音のない世界へ デフリンピック選手が教える“手話”の魅力と課題
2025年11月22日(土) 06:45

手話に触れてみてほしい
耳の聞こえない人、聞こえにくい人の国際競技大会、デフリンピックの東京開催にちなみ、手話について考えてみた。同大会日本代表の鹿児島国際大学3年・島倉杏奈さんの日常から見えてくる手話の世界を通して、私たちが知らなかった「音のない世界」への扉を開いてみよう。
学生生活での手話コミュニケーション

島倉杏奈さん(左)と東垂水優陽さん(右)
島倉さんは、デフリンピックの男女混合リレーで日本のアンカーを務め、チームは日本記録を更新した。生まれつき耳が聞こえない島倉さん、昼休みの様子は、一見普通の大学生と変わらない。
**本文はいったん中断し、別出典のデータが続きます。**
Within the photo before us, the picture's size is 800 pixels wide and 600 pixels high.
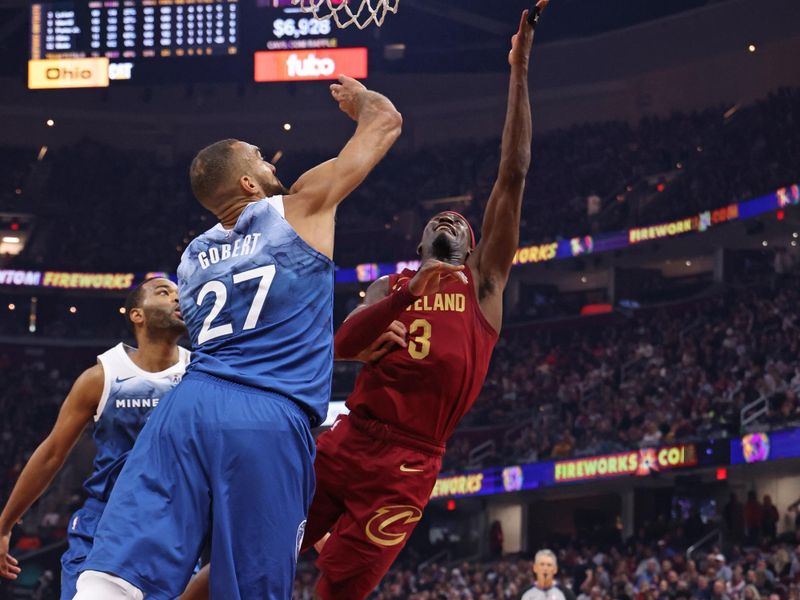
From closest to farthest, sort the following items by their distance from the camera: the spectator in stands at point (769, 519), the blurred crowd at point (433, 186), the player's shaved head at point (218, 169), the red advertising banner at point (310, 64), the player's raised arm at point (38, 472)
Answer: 1. the player's shaved head at point (218, 169)
2. the player's raised arm at point (38, 472)
3. the spectator in stands at point (769, 519)
4. the red advertising banner at point (310, 64)
5. the blurred crowd at point (433, 186)

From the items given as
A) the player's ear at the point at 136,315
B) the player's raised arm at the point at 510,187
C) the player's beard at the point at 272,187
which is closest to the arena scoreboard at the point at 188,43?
the player's ear at the point at 136,315

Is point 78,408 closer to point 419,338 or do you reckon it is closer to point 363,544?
point 363,544

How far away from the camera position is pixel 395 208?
1409 inches

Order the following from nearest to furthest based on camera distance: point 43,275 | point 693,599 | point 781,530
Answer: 1. point 693,599
2. point 781,530
3. point 43,275

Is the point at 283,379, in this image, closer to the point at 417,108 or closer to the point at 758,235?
the point at 758,235

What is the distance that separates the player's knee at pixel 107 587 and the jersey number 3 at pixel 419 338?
6.66 feet

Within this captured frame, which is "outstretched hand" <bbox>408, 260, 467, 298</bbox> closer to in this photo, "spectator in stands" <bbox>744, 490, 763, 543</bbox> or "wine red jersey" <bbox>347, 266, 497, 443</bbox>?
"wine red jersey" <bbox>347, 266, 497, 443</bbox>

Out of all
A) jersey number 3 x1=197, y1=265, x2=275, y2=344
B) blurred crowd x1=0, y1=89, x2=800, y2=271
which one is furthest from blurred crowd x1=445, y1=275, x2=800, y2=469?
jersey number 3 x1=197, y1=265, x2=275, y2=344

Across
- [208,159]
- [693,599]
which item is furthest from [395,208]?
[208,159]

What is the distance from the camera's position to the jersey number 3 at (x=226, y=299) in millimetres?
4176

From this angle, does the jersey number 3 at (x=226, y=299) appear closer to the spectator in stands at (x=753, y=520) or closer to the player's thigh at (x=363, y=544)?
the player's thigh at (x=363, y=544)

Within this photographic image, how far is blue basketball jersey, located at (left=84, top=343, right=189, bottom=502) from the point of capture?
606 cm

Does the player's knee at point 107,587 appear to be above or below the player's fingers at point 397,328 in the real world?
below

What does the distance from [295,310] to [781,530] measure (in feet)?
72.9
友人の東垂水優陽さんと、彼氏の話で盛り上がっていた。
「私は杏奈ちゃんに彼氏がいることは知ってたよ。LINEのホーム画面、彼氏じゃない?」と東垂水さんが尋ねると、島倉さんは「そうです」と返す。「彼氏は県外?」という質問に「遠いんだよね。寒いところと暑いところだから全然違うんだよね」と答えた。
実はこのやりとり、すべて手話で行われていた。東垂水さんは島倉さんとの出会いがきっかけで手話の勉強を始めた。「私が手話を勉強していることを杏奈ちゃんはどう思う?」と尋ねると、島倉さんは「とってもうれしい」と返答。「スマホとかを使わずに話せることがうれしい」と、手話でのコミュニケーションに喜びを感じているという。
音声認識アプリ活用も課題が
昼食後、島倉さんは午後の授業へ向かう。スマートフォンの音声認識アプリを使って授業を受けているが、漢字の変換がうまくいかないことも。この日も「(シラスの)堆積」という内容の講義で「退席」と誤って表示される場面があった。
島倉さんは「授業の時に手話通訳が入っているといいなと思う。楽に授業を受けられるのではないか」と話す。「みんなが話していることが分からなくても『まあいいか』と。寂しさはあったけど、だんだん慣れてきたらその気持ちもなくなる」と、現状に適応しながらも改善を望んでいる。
長い学習期間と低い合格率 手話通訳の現状と課題

手話通訳者の養成講座(鹿児島市)
手話通訳者になるためのハードルは高い。一般的に5年の学習期間が必要とされ、鹿児島県内の過去5年の合格率の平均は10%未満だという。さらに、県が認定する手話通訳者と国が認定する手話通訳士の資格を持つ人は県内に合わせて105人いるが、そのうち半数は60代以上と高齢化も進んでいる。
県手話通訳問題研究会の横溝和恵会長は「手話通訳の雇用の場もないし、多いのは派遣だが、派遣もボランティアの範疇。これから5年後10年後を考えた時に、このままの状況を引きずっているようでは本当に通訳者がいなくなる」と深刻な課題を指摘する。